Wednesday, September 9, 2009

More Details from Nanos and Leger

The details of the Nanos poll are now available, and I was mistaken, it was taken between August 28 and September 2 (not 3).

When comparing the national results I posted about yesterday to Nanos's poll in early August, the Conservatives have risen an astounding 6.2 points, while the Liberals have lost 0.4. The NDP has also lost some ground - 3.9 points. The Greens are down 2.4.

In British Columbia, the Liberals and Conservatives are tied, at 34.3% and 35.6%, respectively. The NDP is at 22.8% and the Greens at a worrisome 7.3%. The results of the Liberals, NDP, and Greens, it should be said, is contrary to most of the polling we've seen lately.

Alberta and the Prairies are mixed together, so they can't be used in my model. Suffice to say, the Tories are up big and the NDP down big, with the Liberals remaining steady.

In Ontario, both the Tories and Liberals gained some ground, and are now very close at 38.5% and 39.6%, respectively. The NDP is at 15.6%, which compared to recent polling, isn't that bad.

In Quebec, the Bloc leads with 37.3% (representing a gain of about two points), the Liberals are at 32.5%, and the Tories at 19.3%. That last number is up 6.2 points, which is probably due more to the smaller polling size in this province. The NDP, at 8.9%, would be in trouble.

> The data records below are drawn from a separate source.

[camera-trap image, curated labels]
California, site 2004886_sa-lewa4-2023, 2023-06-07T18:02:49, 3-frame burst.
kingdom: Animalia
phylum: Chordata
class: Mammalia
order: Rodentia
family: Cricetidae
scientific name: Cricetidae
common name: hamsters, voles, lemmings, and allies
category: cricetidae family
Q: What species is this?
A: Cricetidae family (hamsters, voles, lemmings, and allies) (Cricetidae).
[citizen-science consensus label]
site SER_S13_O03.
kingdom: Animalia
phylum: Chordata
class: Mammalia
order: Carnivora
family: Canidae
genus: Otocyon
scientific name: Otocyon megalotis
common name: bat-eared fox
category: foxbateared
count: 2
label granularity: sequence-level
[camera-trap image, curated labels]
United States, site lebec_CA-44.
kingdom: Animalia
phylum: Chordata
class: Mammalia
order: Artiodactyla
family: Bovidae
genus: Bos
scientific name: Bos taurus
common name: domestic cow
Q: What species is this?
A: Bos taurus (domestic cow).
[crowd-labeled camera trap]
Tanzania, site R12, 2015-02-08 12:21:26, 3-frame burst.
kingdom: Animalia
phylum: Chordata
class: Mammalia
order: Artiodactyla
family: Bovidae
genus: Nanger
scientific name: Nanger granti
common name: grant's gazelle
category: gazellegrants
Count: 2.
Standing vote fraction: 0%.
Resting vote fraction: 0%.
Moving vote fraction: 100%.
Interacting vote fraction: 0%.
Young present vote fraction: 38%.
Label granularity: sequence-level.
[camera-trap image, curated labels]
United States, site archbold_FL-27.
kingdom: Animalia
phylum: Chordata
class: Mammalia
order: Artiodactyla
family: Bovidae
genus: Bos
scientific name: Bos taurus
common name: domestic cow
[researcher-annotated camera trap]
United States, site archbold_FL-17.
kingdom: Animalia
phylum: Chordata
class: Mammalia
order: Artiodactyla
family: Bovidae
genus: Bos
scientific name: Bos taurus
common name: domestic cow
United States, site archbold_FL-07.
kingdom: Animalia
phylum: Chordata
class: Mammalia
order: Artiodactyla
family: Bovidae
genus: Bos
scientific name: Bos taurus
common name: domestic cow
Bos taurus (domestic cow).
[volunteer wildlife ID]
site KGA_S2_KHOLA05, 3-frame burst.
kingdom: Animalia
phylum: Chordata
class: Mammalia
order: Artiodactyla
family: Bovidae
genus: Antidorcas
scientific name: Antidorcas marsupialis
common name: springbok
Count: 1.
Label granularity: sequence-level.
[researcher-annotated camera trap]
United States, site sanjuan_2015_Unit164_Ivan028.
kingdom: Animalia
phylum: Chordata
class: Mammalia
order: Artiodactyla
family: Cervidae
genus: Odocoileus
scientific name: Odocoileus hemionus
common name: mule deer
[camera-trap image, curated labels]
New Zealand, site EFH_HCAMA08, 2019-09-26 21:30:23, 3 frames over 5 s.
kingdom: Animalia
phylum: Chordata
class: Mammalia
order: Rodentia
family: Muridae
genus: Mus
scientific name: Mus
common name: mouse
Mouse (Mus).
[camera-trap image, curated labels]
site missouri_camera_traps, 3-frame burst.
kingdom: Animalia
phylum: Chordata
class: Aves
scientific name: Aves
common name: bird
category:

Finally, in Atlantic Canada the margin of error really comes into play, as the Conservatives have gained 10.5 points to lead with 42%. The Liberals are second, at 39.3%, and the NDP have lost 10.5 points to fall to 17.2%. With only 72 respondents, we'll chalk these numbers up to the MOE.

Because of the polling in the "Prairies", I can't provide an official seat projection for this one poll. But using the current projection to fill in Alberta and the Prairies, we get:

Conservatives - 132
Liberals - 109
Bloc Quebecois - 48
New Democrats - 19

Now, Léger Marketing has also released their polling data from last week. Of note for us is the breakdown of support in the Montreal region:

Liberals - 34%
Bloc Quebecois - 32%
New Democrats - 17%
Conservatives - 13%
Greens - 3%

And in the Quebec City region:

Bloc Quebecois - 32%
Liberals - 29%
Conservatives - 24%
New Democrats - 14%
Greens - 1%

So, from this it is clear that the Liberals will pick up some seats in Montreal but that the Bloc will still be competitive. At 17%, the NDP could keep Outremont. As for Quebec City, the Bloc looks like it will pick up whatever the Tories lose, but that the Liberals will also have a chance to win a seat or two. The Conservatives are strong enough to keep some of their "strongholds", but are certainly in decline.

Also of note is by distributing the undecideds, we get 47% of Quebecers in favour of sovereignty vs. 53% against. For francophones, that's 56% for and 44% against.